Grande apreciadora de música e de teatro, Lilo tinha se aproximado dos passageiros da terceira classe justamente por meio de Ziembinski, que promovia noites culturais e chegou a produzir uma peça a bordo. “Fizemos uma apresentação para a Armada Francesa que estava estacionada em Dakar”, costumava recordar Lilo. O espetáculo aconteceu antes de o Alsina retornar a Casablanca, onde deveria aguardar autorização para seguir viagem para a América do Sul. Da cidade marroquina, os passageiros foram levados para uma região desértica e abrigados em um campo de refugiados da Legião Estrangeira.

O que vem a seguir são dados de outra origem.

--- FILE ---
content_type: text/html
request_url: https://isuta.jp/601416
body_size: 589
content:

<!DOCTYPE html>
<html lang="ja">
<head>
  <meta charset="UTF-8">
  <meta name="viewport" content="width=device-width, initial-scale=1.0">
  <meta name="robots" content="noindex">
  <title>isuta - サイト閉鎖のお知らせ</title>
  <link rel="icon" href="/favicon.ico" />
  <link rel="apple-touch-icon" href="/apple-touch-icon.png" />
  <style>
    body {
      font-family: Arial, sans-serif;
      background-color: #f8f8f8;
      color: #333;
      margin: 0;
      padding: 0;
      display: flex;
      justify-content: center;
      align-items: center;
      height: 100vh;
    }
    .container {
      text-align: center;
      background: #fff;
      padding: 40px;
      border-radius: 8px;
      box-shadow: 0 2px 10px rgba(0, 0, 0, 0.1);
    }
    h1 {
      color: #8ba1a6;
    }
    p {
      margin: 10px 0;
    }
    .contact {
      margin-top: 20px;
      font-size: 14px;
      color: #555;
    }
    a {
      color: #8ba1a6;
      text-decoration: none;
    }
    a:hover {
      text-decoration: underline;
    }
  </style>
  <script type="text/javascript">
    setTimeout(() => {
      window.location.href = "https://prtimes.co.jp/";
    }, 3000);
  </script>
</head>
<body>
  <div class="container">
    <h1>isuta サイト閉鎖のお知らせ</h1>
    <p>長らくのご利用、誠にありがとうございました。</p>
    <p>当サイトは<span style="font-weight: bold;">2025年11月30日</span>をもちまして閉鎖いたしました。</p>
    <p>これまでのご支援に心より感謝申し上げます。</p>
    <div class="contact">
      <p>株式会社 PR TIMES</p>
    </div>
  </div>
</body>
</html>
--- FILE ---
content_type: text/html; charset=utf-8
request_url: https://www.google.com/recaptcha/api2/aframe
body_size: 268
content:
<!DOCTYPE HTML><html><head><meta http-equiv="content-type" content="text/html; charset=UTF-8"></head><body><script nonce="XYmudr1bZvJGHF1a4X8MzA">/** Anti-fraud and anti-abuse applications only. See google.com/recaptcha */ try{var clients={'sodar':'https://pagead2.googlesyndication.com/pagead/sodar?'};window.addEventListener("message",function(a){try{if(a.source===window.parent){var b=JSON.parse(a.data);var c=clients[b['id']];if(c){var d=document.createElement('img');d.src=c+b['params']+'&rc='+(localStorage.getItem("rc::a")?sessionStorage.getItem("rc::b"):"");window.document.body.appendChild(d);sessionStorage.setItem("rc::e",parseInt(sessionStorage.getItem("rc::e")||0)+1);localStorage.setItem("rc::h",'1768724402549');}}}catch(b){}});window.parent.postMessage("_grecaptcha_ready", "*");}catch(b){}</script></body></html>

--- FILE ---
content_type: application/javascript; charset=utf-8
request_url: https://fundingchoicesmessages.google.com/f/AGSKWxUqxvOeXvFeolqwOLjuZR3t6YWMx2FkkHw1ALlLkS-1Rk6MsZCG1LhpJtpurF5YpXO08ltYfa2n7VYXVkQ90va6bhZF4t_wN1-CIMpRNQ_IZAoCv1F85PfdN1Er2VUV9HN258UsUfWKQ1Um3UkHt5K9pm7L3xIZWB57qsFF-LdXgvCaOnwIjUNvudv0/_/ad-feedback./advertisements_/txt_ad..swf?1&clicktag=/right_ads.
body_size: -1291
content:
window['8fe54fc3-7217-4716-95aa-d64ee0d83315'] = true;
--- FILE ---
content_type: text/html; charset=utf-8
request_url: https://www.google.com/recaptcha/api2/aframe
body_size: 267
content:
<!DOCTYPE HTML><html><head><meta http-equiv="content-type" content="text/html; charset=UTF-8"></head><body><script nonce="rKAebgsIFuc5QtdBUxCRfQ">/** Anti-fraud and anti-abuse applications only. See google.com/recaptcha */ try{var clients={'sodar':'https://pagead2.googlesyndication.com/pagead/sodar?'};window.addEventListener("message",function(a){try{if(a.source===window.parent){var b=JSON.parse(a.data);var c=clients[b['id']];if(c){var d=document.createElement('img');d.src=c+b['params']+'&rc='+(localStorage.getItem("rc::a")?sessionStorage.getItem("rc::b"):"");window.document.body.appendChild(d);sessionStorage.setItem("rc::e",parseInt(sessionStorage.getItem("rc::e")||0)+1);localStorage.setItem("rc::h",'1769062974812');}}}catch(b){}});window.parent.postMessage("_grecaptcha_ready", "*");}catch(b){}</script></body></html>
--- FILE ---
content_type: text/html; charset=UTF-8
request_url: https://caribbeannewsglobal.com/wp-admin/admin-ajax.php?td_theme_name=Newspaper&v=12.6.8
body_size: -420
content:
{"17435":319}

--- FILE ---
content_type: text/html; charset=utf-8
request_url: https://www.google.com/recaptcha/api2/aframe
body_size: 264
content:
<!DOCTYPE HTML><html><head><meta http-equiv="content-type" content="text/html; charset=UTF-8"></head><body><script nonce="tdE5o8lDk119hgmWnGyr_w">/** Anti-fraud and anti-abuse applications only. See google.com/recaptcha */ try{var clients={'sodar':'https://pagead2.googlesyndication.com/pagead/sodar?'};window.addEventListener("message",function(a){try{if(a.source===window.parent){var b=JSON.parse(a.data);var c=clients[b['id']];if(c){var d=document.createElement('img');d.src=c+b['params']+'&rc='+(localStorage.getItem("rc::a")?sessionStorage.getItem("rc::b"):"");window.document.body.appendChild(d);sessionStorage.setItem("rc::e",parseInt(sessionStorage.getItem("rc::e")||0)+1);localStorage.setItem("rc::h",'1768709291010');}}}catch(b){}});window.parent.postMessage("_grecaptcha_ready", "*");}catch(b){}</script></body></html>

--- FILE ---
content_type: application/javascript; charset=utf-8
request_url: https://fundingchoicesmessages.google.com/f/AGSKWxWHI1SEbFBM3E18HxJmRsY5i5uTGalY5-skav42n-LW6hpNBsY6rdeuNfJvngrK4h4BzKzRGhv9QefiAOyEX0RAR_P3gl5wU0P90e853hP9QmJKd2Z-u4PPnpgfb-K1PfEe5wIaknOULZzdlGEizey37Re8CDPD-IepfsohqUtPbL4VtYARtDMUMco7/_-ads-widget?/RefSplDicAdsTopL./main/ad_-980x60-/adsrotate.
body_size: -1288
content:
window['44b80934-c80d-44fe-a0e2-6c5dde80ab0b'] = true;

Neste meio tempo, o visto de entrada no Brasil dos Schönberg venceu e Lilo teve de viajar com os pais até Cadiz, na Espanha, onde o consulado, com muito custo, renovou o documento. Quanto ao Alsina, jamais recebeu o sinal verde para continuar a navegação. Para continuar a fuga da Europa estraçalhada pela guerra, os passageiros tiveram de empreender uma nova batalha, atrás de vagas em outros dois navios: o Cabo Horns e o Cabo da Boa Esperança, ambos de bandeira espanhola. Lilo desembarcou do Cabo Esperança no Rio de Janeiro numa quinta-feira, 25 de setembro de 1941. Com a família, hospedou-se em um pensionato em Copacabana. A ideia era ficar no Rio apenas o tempo necessário para providenciar nova documentação e seguir para os Estados Unidos.




(Foto: Álbum de família)

“Poucos dias depois sobreveio a notícia da morte de meu irmão em Los Angeles. Foi terrível. Minha mãe ficou tão desesperada que queria se jogar pela janela. Tivemos que tomar uma enfermeira para cuidar dela”, confidenciava Lilo. O irmão, Oscar Schönberg, que adotara em Hollywood o nome Michel Belmont, tinha caído do cavalo durante uma partida de polo. “Já estive no cemitério dos atores em Los Angeles, onde ele está enterrado”, diz Cláudio. Ele também conta que só depois do fim da guerra a família voltou a ter notícias de Rudolf Breitscheid, o antigo líder do Partido Social Democrata alemão que Lilo tirara de Paris. Souberam que ele tinha sido preso no sul da França e não sobrevivera ao nazismo.

Com a morte de Oscar, 76 anos atrás, os Schönberg decidiram permanecer no Brasil, onde Lilo se casou e adotou o sobrenome do marido, o empresário lituano Ruvens Kahns. Em São Paulo, ela teve dois filhos, atuou como tradutora e frequentou por décadas as quadras de tênis do Clube Paulistano. Morreu em setembro de 2015, aos 97 anos, quando Cláudio se encontrava em plena produção do documentário Imagens do Estado Novo 1937-1945, que é dedicado a ela. Um detalhe crucial: quando Lilo e os pais chegaram ao porto do Rio estava em vigor o decreto secreto do governo Getúlio Vargas que proibia o desembarque de judeus no Brasil. Só não foram deportados para a Europa dominada pelo nazismo porque Heschel Schönberg, o patriarca, tinha dinheiro suficiente para pagar a propina exigida pela autoridade da imigração.